In a Sunday update, Noem’s office warned that if the checkpoints “don’t get up, the state will take the matter to federal court.”
But the Sioux tribe on the Cheyenne River refuses to remove them, and the tribe’s president, Harold Frazier, told CNN that the community wants to ensure that people from highly infected areas do not pass through the tribal lands.
“With the lack of resources we have medically, this is our best tool we have right now to try to prevent (the spread of covid-19),” Frazier told CNN.
The 12,000 people living in the reserve, Frazier said, depend on an eight-bed facility and do not have an intensive care unit (ICU). According to state data, about 198 Native Americans in South Dakota have been infected with the virus.
The cases in the White House
Meanwhile, senior health and federal government officials have contacted people infected with the virus, with some announcing that they will be quarantined.
Dr. Anthony Fauci, a key member of the White House task force, told CNN that he would enter a “Modified quarantine” after being in contact with someone from the White House staff who tested positive for the virus.
CDC Director Dr. Robert Redfield and Commissioner of the Food and Drug Administration Dr. Stephen Hahn will also be quarantined after being in contact with a person who tested positive for the virus.
Officials will not identify the person to whom Hahn or Redfield were exposed.
The White House confirmed that Vice President Mike Pence’s press secretary Katie Miller tested positive on Friday. I was often at White House coronavirus workforce meetings.

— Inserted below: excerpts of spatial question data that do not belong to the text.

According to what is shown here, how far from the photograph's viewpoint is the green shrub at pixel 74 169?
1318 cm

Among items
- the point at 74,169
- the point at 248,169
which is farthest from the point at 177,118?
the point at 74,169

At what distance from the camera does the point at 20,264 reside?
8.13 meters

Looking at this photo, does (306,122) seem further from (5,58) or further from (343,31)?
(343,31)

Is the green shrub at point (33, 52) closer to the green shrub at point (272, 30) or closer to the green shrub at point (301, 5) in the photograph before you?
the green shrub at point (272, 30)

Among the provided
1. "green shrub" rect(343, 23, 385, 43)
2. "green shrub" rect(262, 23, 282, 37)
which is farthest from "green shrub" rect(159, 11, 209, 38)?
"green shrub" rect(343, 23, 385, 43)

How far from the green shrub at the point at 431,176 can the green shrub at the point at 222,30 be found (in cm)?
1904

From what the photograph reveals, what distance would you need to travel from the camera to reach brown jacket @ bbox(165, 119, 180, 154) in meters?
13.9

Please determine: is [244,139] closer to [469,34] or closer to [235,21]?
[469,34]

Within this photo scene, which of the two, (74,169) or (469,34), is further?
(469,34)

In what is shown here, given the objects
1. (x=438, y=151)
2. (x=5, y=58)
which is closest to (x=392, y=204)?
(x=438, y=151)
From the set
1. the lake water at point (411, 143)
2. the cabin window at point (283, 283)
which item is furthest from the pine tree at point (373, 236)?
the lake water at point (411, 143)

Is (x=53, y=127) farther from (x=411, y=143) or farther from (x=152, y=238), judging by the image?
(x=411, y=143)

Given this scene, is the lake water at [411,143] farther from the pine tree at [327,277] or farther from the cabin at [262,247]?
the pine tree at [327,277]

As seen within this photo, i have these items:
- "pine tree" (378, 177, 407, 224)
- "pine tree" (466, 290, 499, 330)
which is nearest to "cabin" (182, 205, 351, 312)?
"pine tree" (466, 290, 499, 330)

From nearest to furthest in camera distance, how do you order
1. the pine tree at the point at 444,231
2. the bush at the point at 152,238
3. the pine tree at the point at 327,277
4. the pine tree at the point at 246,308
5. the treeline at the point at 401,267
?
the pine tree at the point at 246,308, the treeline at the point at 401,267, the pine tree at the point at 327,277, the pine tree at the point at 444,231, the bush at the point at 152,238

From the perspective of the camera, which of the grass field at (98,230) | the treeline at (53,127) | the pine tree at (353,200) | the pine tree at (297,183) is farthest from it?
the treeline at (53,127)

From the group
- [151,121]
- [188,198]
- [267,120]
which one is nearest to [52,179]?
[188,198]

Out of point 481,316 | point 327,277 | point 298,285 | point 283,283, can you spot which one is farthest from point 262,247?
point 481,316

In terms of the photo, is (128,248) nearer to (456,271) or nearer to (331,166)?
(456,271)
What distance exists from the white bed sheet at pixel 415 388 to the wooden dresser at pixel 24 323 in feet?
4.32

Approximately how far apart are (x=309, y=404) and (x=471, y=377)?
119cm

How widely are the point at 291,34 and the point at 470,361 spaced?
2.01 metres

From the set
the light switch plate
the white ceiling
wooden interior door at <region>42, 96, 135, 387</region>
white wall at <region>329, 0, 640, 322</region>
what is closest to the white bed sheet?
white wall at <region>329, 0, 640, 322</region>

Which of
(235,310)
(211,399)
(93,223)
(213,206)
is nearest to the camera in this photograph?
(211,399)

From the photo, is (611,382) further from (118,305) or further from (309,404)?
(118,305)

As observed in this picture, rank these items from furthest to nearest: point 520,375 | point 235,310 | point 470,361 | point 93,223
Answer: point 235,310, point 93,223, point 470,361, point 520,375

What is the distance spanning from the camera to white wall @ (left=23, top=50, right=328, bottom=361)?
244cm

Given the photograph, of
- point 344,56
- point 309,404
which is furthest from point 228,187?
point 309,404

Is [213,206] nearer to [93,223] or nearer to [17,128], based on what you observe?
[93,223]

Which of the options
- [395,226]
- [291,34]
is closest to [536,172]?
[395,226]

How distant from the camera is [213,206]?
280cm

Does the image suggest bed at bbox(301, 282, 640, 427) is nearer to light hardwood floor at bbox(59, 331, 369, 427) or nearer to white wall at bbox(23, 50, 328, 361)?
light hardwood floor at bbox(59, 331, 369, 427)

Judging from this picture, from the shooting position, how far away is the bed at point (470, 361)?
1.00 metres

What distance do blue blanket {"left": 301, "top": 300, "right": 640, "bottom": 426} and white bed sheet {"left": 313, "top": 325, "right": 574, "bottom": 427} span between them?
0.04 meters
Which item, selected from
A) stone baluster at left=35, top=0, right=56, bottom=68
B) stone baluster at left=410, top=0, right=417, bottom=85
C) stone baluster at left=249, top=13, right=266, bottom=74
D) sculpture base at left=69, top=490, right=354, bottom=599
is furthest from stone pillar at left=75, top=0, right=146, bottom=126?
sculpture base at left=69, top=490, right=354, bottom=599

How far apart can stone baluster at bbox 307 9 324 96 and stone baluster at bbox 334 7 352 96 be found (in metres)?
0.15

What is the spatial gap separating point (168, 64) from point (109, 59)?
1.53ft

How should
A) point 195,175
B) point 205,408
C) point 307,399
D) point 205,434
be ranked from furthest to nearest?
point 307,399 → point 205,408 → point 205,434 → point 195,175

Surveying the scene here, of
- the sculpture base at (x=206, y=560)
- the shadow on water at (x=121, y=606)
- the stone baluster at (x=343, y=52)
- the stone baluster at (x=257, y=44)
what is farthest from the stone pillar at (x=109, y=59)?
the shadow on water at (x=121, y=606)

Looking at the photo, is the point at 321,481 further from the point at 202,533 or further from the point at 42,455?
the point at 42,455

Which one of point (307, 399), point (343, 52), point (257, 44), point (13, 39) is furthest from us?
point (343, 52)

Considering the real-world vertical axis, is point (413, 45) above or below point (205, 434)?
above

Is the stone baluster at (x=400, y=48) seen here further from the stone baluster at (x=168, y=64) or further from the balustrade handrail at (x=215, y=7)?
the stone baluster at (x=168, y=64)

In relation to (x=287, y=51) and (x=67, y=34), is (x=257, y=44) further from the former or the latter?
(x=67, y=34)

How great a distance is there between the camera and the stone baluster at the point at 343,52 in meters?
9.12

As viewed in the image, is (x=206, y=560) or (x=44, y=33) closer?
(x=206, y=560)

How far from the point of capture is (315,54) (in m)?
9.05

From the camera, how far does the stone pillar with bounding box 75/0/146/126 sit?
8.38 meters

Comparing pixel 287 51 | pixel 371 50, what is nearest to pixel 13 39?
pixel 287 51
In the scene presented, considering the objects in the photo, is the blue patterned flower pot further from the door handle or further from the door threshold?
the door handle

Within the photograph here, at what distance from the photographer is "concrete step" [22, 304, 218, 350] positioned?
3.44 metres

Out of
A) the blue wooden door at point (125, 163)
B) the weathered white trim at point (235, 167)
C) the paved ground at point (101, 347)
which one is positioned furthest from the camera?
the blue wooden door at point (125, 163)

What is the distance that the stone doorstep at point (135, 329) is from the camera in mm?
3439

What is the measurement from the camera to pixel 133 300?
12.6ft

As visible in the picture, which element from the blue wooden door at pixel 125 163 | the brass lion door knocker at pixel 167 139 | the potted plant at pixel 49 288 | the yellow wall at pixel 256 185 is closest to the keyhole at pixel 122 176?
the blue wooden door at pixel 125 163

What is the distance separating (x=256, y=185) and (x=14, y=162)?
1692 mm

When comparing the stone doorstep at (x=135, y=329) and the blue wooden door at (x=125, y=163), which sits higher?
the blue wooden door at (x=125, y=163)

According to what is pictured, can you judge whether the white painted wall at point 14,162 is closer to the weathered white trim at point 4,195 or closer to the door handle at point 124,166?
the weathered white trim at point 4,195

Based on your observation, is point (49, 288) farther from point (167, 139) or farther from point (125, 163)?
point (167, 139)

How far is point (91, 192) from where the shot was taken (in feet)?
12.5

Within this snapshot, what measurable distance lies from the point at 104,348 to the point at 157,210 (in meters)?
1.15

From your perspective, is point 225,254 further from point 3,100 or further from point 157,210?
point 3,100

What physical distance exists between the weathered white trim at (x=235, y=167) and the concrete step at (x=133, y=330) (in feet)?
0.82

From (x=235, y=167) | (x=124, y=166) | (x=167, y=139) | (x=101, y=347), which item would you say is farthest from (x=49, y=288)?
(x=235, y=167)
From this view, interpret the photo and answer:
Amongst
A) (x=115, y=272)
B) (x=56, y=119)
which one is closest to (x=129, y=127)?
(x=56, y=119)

But Pence does not plan to quarantine, his office said Sunday, adding that he plans to return to the White House on Monday. He’s tested negative for the virus every day, said Pence spokesman Devin O’Malley.
READ: Mike Pence will not be quarantined after his press secretary tested positive for coronavirus
And last week, President Donald Trump also learned that one of his valets in the Oval Office tested positive for the virus.
Holly Yan, Sara Sidner, Leslie Perrot, Artemis Moshtaghian, and Susannah Cullinane contributed to this report.